>> START Records shown

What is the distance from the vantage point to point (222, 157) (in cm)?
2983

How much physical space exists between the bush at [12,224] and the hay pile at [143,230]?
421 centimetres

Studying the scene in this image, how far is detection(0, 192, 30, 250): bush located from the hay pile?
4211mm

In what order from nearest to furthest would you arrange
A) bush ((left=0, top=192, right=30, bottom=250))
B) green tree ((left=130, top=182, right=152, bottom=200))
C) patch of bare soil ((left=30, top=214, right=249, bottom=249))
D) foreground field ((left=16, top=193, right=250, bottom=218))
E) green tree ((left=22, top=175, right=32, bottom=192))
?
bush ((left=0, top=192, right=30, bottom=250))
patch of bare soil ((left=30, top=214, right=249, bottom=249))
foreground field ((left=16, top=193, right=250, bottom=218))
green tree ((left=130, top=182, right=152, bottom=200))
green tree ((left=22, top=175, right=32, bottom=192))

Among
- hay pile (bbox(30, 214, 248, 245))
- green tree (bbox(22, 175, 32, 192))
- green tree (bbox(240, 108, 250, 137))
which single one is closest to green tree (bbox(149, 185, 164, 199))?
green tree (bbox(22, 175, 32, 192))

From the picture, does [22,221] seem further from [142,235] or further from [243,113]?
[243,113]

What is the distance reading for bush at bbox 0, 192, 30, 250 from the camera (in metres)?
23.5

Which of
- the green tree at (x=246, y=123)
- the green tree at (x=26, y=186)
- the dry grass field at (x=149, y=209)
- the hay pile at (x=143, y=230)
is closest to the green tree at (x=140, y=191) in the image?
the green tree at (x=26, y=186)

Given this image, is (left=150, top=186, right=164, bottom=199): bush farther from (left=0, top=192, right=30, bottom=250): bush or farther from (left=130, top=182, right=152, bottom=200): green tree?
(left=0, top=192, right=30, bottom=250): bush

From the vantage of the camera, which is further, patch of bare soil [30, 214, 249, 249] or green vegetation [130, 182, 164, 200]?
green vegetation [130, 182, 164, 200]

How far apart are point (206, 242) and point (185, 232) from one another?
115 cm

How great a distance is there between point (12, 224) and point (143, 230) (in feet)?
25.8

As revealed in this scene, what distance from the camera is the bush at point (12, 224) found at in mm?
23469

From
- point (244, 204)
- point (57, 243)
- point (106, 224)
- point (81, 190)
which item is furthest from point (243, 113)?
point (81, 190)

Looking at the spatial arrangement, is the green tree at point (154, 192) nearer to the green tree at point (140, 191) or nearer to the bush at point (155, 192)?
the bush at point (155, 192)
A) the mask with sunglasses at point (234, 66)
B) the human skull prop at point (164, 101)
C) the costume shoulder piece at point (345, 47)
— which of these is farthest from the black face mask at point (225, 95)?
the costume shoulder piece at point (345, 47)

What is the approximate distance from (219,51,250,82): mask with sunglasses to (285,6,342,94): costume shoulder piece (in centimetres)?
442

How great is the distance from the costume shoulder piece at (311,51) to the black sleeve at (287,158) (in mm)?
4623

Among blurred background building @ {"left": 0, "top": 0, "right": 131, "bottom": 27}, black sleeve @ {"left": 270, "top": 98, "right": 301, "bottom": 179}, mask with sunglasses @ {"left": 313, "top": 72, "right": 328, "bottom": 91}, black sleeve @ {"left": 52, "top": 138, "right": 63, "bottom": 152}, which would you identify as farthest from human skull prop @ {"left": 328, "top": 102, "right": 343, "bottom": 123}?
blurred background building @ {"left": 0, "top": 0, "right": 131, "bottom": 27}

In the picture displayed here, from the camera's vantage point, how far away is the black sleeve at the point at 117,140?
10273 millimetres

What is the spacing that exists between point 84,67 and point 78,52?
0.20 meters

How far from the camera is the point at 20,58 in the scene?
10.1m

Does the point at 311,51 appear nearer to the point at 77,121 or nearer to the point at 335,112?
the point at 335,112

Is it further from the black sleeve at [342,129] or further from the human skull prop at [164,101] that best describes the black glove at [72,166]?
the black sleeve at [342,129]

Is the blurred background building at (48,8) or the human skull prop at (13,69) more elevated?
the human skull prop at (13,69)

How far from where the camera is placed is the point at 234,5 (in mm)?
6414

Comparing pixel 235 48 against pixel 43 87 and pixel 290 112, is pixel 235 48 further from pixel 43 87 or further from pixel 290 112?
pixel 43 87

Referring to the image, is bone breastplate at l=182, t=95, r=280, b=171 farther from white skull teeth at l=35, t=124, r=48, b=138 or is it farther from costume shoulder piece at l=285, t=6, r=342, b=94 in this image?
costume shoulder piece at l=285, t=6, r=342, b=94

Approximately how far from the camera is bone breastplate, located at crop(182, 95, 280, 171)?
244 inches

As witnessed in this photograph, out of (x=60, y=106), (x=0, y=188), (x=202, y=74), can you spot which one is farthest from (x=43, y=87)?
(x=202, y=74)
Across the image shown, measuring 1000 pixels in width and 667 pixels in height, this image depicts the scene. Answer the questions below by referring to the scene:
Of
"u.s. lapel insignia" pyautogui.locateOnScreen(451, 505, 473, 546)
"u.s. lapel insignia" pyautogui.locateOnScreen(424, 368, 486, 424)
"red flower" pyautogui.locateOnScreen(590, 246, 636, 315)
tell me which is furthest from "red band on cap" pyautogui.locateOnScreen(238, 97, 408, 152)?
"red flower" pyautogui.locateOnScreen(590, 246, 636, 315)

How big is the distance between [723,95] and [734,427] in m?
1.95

>> END Records shown

◆ Task ◆
Reproduce all of the lines above word for word, with no changes.

◆ Solution below ◆
What is the distance from the vantage point to point (222, 157) (in cm)?
2983

How much physical space exists between the bush at [12,224] and the hay pile at [143,230]?
421 centimetres

Studying the scene in this image, how far is detection(0, 192, 30, 250): bush located from the hay pile?
4211mm

In what order from nearest to furthest would you arrange
A) bush ((left=0, top=192, right=30, bottom=250))
B) green tree ((left=130, top=182, right=152, bottom=200))
C) patch of bare soil ((left=30, top=214, right=249, bottom=249))
D) foreground field ((left=16, top=193, right=250, bottom=218))
E) green tree ((left=22, top=175, right=32, bottom=192))
?
bush ((left=0, top=192, right=30, bottom=250))
patch of bare soil ((left=30, top=214, right=249, bottom=249))
foreground field ((left=16, top=193, right=250, bottom=218))
green tree ((left=130, top=182, right=152, bottom=200))
green tree ((left=22, top=175, right=32, bottom=192))

Among
- hay pile (bbox(30, 214, 248, 245))
- green tree (bbox(22, 175, 32, 192))
- green tree (bbox(240, 108, 250, 137))
which single one is closest to green tree (bbox(149, 185, 164, 199))?
green tree (bbox(22, 175, 32, 192))

From the picture, does [22,221] seem further from [142,235] or further from [243,113]?
[243,113]

What is the distance reading for bush at bbox 0, 192, 30, 250 from the camera (in metres)?
23.5

Which of
- the green tree at (x=246, y=123)
- the green tree at (x=26, y=186)
- the dry grass field at (x=149, y=209)
- the hay pile at (x=143, y=230)
is closest to the green tree at (x=140, y=191) in the image?
the green tree at (x=26, y=186)

Given this image, is (left=150, top=186, right=164, bottom=199): bush farther from (left=0, top=192, right=30, bottom=250): bush or farther from (left=130, top=182, right=152, bottom=200): green tree?
(left=0, top=192, right=30, bottom=250): bush

From the vantage of the camera, which is further, patch of bare soil [30, 214, 249, 249] or green vegetation [130, 182, 164, 200]?
green vegetation [130, 182, 164, 200]

How far apart are point (206, 242) and point (185, 232) from one another?
115 cm

How great a distance is there between point (12, 224) and point (143, 230) (in feet)?
25.8

As revealed in this scene, what distance from the camera is the bush at point (12, 224) found at in mm?
23469

From
- point (244, 204)
- point (57, 243)
- point (106, 224)
- point (81, 190)
which item is furthest from point (243, 113)?
point (81, 190)

Looking at the spatial arrangement, is the green tree at point (154, 192) nearer to the green tree at point (140, 191) or nearer to the bush at point (155, 192)?
the bush at point (155, 192)
A) the mask with sunglasses at point (234, 66)
B) the human skull prop at point (164, 101)
C) the costume shoulder piece at point (345, 47)
— which of these is farthest from the black face mask at point (225, 95)?
the costume shoulder piece at point (345, 47)

What is the approximate distance from (219,51,250,82): mask with sunglasses to (285,6,342,94): costume shoulder piece (in centimetres)?
442

How great is the distance from the costume shoulder piece at (311,51) to the black sleeve at (287,158) (in mm)?
4623

Among blurred background building @ {"left": 0, "top": 0, "right": 131, "bottom": 27}, black sleeve @ {"left": 270, "top": 98, "right": 301, "bottom": 179}, mask with sunglasses @ {"left": 313, "top": 72, "right": 328, "bottom": 91}, black sleeve @ {"left": 52, "top": 138, "right": 63, "bottom": 152}, which would you identify as farthest from human skull prop @ {"left": 328, "top": 102, "right": 343, "bottom": 123}?
blurred background building @ {"left": 0, "top": 0, "right": 131, "bottom": 27}

In the picture displayed here, from the camera's vantage point, how far away is the black sleeve at the point at 117,140?
10273 millimetres

What is the spacing that exists between point 84,67 and point 78,52?
0.20 meters

How far from the camera is the point at 20,58 in the scene?
10.1m

Does the point at 311,51 appear nearer to the point at 77,121 or nearer to the point at 335,112?
the point at 335,112

Is it further from the black sleeve at [342,129] or further from the human skull prop at [164,101] that best describes the black glove at [72,166]?
the black sleeve at [342,129]

Is the blurred background building at (48,8) or the human skull prop at (13,69) more elevated?
the human skull prop at (13,69)

How far from where the camera is placed is the point at 234,5 (in mm)?
6414

Comparing pixel 235 48 against pixel 43 87 and pixel 290 112, is pixel 235 48 further from pixel 43 87 or further from pixel 290 112?
pixel 43 87

Referring to the image, is bone breastplate at l=182, t=95, r=280, b=171 farther from white skull teeth at l=35, t=124, r=48, b=138 or is it farther from costume shoulder piece at l=285, t=6, r=342, b=94 in this image?
costume shoulder piece at l=285, t=6, r=342, b=94

Approximately how far from the camera is bone breastplate, located at crop(182, 95, 280, 171)?
244 inches

As witnessed in this photograph, out of (x=60, y=106), (x=0, y=188), (x=202, y=74), can you spot which one is farthest from (x=43, y=87)?
(x=202, y=74)
Across the image shown, measuring 1000 pixels in width and 667 pixels in height, this image depicts the scene. Answer the questions below by referring to the scene:
Of
"u.s. lapel insignia" pyautogui.locateOnScreen(451, 505, 473, 546)
"u.s. lapel insignia" pyautogui.locateOnScreen(424, 368, 486, 424)
"red flower" pyautogui.locateOnScreen(590, 246, 636, 315)
tell me which is furthest from "red band on cap" pyautogui.locateOnScreen(238, 97, 408, 152)?
"red flower" pyautogui.locateOnScreen(590, 246, 636, 315)

How big is the distance between [723,95] and [734,427] in m?
1.95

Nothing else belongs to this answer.